• [SOURCE TEXT]:
==*==
And the third one, in my opinion, has to do with the fact that Derrida, while taking explicit exception to Heidegger, to a certain extent and after recognizing Heidegger’s thought as unavoidable, orients his notion of différance on the very path of the ontico-ontological difference, insofar as one can choose to read this particular essay at least as a mere correction to the Heideggerian text.   Looking into the correction might then elicit the question, and a possible answer, as to the status of it—does the correction imply a fundamental break away from Heidegger, or is the correction more in the order of a breaching, a Bahnung, a facilitation of the way? I think the latter is the case.

Différance: “On ne peut l’entendre et nous verrons en quoi elle passe aussi l’ordre de l’entendement” (4).  This surpassing the understanding probably makes reference to a certain impossibility for the understanding to master the labor of différance. To the extent mastering equals naming—or the naming is always already an (alleged) mastering–this remark is not casual, as it already contains, in cypher, what will ultimately emerge as the main criticism regarding Heidegger. The radical opening of différance to its own unnaming—this is why différance can neither be a concept nor a word—makes it ready to claim an endless and ceaseless surpassing: “La différance est non seulement irréductible à toute réappropriation ontologique ou théologique—onto-théologique—mais, ouvrant mëme l’espace dans lequel l’onto-théologie—la philosophie—produit son systéme et son histoire, elle la comprend, l’inscrit et l’éxcede sans retour” (6).
==*==
• [DATASET CONTENT]:
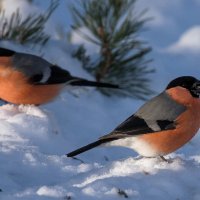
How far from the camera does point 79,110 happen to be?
17.3ft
==*==
• [WORK REQUIRED]: Copy the passage on Derrida's différance from the words "And the third" through "is the case.", substituting "amendment" for "correction" wherever it occurs.

• [SOLUTION TO THIS EXERCISE]:
And the third one, in my opinion, has to do with the fact that Derrida, while taking explicit exception to Heidegger, to a certain extent and after recognizing Heidegger’s thought as unavoidable, orients his notion of différance on the very path of the ontico-ontological difference, insofar as one can choose to read this particular essay at least as a mere amendment to the Heideggerian text.   Looking into the amendment might then elicit the question, and a possible answer, as to the status of it—does the amendment imply a fundamental break away from Heidegger, or is the amendment more in the order of a breaching, a Bahnung, a facilitation of the way? I think the latter is the case.